Edited by Gao Yun and Cheng Hequn. Reviewed by Wang Zhijiang.
Flink 1.11 is about to be officially released! To satisfy your curiosity, we invited core developers from Flink to discuss the features of Flink 1.11. Compared to version 1.10, Flink 1.11 has been improved in many aspects. The team is committed to further improving the availability and performance of Flink.
This article will describe the new features, improvements, and important changes of Flink 1.11 as well as Flink’s future development plans. For more information, see the corresponding FLIP or JIRA pages and stay tuned for our subsequent special live broadcasts.
Cluster Deployment and Resource Management
1. [FLIP-85] Supports the Application Mode
Currently, Flink allows you to use a separate client to create a JobGraph and submit a job. During actual use, the download of JAR packages for jobs occupies a large amount of bandwidth on client machines and requires you to start a separate client process that occupies non-managed resources. To resolve these problems, Flink 1.11 provides an application mode, in which the master node takes over JobGraph generation and job submission.
You can enable the application mode by running the bin/flink run-application. Currently, the application mode supports Flink deployed in YARN mode and Flink deployed in Kubernetes mode. In the YARN application mode, the dependencies required for running tasks are passed from the client to the Flink Master by using local resources on YARN. Then, the tasks are submitted on the Flink Master. The Kubernetes application mode allows you to build an image that contains your JAR package and dependencies. It automatically creates a TaskManager (TM) based on the job and terminates the entire cluster after completion.

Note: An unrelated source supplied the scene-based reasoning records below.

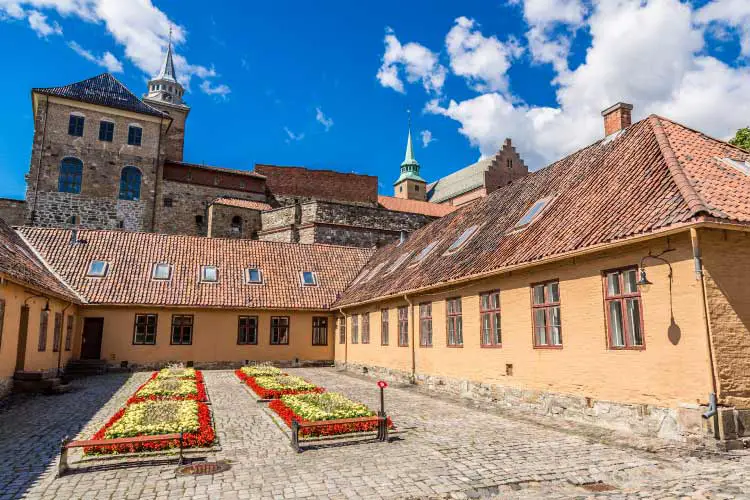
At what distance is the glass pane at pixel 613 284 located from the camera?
31.6ft

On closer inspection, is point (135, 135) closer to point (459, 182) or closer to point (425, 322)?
point (425, 322)

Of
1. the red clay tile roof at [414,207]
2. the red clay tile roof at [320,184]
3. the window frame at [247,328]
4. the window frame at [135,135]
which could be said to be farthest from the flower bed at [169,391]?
the red clay tile roof at [414,207]

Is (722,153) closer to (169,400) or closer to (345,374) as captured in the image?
(169,400)

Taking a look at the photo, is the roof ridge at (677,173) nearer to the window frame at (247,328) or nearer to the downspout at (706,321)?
the downspout at (706,321)

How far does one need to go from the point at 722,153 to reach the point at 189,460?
12.2 meters

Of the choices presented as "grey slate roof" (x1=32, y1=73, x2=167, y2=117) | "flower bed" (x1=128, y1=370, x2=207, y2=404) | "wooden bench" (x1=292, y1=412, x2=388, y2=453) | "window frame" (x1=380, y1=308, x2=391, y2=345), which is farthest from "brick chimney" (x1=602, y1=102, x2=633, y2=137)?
"grey slate roof" (x1=32, y1=73, x2=167, y2=117)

2. [Flink-13938] [Flink-17632] Flink YARN: Supports Remote Caching of JAR Packages from Flink lib Directories and the Use of Remote JAR Packages for Creating Jobs
In versions earlier than 1.11, JAR packages in the Flink lib directory had to be uploaded each time a job was submitted on YARN, consuming additional storage space and communication bandwidth. Flink 1.11 allows you to provide multiple remote lib directories. Then, Flink caches files from the directories to YARN nodes, avoiding unnecessary JAR package uploads and downloads. In this way, commit and launch are accelerated. The sample code is:
./bin/flink run -m yarn-cluster -d \
-yD yarn.provided.lib.dirs=hdfs://myhdfs/flink/lib,hdfs://myhdfs/flink/plugins \
In addition, Flink 1.11 also allows you to create jobs by directly using JAR packages on a remote file system. In this way, the overhead caused by JAR package downloads is further reduced. The sample code is:
./bin/flink run-application -p 10 -t yarn-application \
-yD yarn.provided.lib.dirs="hdfs://myhdfs/flink/lib" \
3. [Flink-14460] Enhances Kubernetes Features on Flink
In version 1.11, Flink on Kubernetes supports the application mode proposed on FLIP-85, which has better isolation than the session mode.

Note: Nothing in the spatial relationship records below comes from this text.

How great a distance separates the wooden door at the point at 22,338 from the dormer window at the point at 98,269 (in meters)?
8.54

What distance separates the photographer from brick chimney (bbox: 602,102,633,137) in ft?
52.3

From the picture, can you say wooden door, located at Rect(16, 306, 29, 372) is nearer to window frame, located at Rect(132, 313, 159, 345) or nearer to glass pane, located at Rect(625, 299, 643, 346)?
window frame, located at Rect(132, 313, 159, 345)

Some features were added to Flink to support the features of Kubernetes, such as Node Selector, Label, Annotation, and Toleration. To facilitate integration with Hadoop, Flink also allows the system to automatically mount Hadoop configurations based on environment variables.
4. [FLIP-111] Unifies Docker Images
Previously, the Flink project provided different Dockerfiles to create Flink Docker images. Currently, these Docker images are incorporated into the apache/flink-docker project.
5. [Flink-15911] Supports Separated Local Bind Listener Network Ports and External Access Addresses and Ports
In some scenarios, such as Docker and NAT port mapping scenarios, the local network addresses and ports viewed by the JobManager (JM) and TM processes may be different from the addresses and ports used by other processes to access the processes externally. Previously, Flink did not allow you to set different local and remote addresses for TM and JM. As a result, when Flink was used in NAT networks such as Docker, problems occurred on Flink and the exposure scope of listener ports cannot be restricted.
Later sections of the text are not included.